Abstract
The objective of this research is to determine whether there are significant differences in the 18F-FDG produced by either the phosphate or the citrate buffer cassettes in the FASTlab synthesizer. Methods: Forty batches of 18F-FDG were produced with each cassette and analyzed retrospectively. The analysis consisted of determining the mean radiochemical yield (RCY)—uncorrected and corrected for decay—radiochemical purity (RCP), pH, and residual solvent content (ethanol and acetonitrile). An independent t test (alpha error [α], 0.05) was performed to determine whether the differences were statistically significant. Results: The mean decay-corrected RCYs for 18F-FDG produced by phosphate and citrate cassettes were 82.9% ± 17.4% and 79.2% ± 5.0%, respectively. The uncorrected RCY was 57.5% ± 16.7% for phosphate- and 58.8% ± 6.0% for citrate-buffered 18F-FDG, leading to a difference of 4.4% and P value of 0.11 for corrected RCY and a difference of 2.2% and P value of 0.32 for uncorrected RCY. Thus, the RCY differences are neither statistically nor clinically significant. The mean RCPs were 99.4% ± 0.2% for the phosphate-buffered 18F-FDG and 99.0% ± 1.1% for the citrate-buffered 18F-FDG. There was a 0.5% difference and a P value of 0.021, meaning that the difference was statistically significant. The average pHs for 18F-FDG produced by phosphate and citrate buffer cassettes were 5.9 ± 0.1 and 5.3 ± 0.2, respectively, resulting in a 9.6% difference and a P value close to zero (2.6 × 10−19)—a statistically significant difference. The difference between ethanol content was also dramatic. Phosphate-buffered 18F-FDG contained 0.08% ± 0.02% ethanol, whereas the citrate-buffered 18F-FDG contained 0.20% ± 0.07%. No difference was found in the acetonitrile content of the 2 cassettes. Conclusion: The differences in yield between cassettes are due to statistical variability. The results confirm our hypothesis that there is no significant difference in RCY. The differences seen in the statistically significant data (those with a P value > 0.05) turn out to be insignificant in a real-world setting because all values fell within the limits set by the United States Pharmacopeia and Food and Drug Administration. Therefore, determining which cassette to use is a matter of the preference of the institution.

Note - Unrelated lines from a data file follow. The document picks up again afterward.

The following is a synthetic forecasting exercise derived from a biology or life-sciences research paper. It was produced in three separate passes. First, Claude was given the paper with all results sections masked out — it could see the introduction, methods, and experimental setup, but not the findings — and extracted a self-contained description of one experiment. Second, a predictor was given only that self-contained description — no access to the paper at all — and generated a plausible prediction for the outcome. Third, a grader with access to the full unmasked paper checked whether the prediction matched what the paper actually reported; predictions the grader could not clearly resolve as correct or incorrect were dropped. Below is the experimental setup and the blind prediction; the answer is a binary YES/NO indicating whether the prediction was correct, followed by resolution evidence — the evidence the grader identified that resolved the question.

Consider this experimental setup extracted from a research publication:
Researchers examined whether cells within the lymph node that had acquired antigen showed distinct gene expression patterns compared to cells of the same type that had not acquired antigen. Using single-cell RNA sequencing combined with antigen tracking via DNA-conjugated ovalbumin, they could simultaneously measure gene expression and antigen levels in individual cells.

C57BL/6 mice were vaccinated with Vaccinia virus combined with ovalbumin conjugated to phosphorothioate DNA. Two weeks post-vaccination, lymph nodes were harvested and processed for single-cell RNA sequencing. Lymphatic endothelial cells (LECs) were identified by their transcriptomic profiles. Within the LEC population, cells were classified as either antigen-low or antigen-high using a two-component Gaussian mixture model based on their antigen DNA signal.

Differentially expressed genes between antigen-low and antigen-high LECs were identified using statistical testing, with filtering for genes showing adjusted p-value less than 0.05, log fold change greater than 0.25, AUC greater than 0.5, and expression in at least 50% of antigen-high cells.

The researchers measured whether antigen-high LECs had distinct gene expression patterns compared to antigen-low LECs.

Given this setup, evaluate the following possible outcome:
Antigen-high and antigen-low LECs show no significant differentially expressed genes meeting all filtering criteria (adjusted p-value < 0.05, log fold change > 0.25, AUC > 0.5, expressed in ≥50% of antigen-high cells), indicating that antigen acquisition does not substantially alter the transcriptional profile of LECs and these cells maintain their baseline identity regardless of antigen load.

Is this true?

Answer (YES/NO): NO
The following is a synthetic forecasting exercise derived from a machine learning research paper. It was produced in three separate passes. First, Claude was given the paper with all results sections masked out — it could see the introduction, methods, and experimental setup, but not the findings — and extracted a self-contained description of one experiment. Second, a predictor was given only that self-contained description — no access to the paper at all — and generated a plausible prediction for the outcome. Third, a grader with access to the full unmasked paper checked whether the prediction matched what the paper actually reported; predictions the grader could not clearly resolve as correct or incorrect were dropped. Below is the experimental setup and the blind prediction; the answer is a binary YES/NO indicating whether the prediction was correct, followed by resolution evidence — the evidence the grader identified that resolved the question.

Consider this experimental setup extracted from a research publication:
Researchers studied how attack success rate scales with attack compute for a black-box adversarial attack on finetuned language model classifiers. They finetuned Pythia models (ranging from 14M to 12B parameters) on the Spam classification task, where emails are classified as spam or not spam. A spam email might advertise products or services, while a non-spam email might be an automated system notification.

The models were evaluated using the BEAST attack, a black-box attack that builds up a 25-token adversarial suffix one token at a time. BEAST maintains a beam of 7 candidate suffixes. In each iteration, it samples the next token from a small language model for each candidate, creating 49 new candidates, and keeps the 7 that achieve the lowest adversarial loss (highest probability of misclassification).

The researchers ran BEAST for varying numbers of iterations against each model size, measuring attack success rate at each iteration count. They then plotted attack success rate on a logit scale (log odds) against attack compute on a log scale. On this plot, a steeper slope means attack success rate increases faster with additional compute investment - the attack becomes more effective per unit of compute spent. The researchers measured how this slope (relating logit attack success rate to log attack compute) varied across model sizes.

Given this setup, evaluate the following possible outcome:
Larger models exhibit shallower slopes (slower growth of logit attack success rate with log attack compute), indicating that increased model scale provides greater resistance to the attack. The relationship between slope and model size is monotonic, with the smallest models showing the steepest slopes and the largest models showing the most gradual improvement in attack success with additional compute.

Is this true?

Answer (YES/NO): NO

For determining metabolism in the brain and detecting various tumors, 18F-FDG is a commonly used radiopharmaceutical in PET imaging. 18F-fluoride is produced in a cyclotron by the following reaction: 18O(p,n)18F. The 18F-fluoride is then substituted onto a deoxyglucose analog by a multistep reaction. The reaction, from introduction of 18F-fluoride to end of synthesis (EOS), can vary depending on the type of PET synthesizer used (1). However, GE Healthcare’s FASTlab synthesizer using an 18F-FDG cassette decreases the reaction time dramatically to around 22–25 min, depending on the cassette used (2,3).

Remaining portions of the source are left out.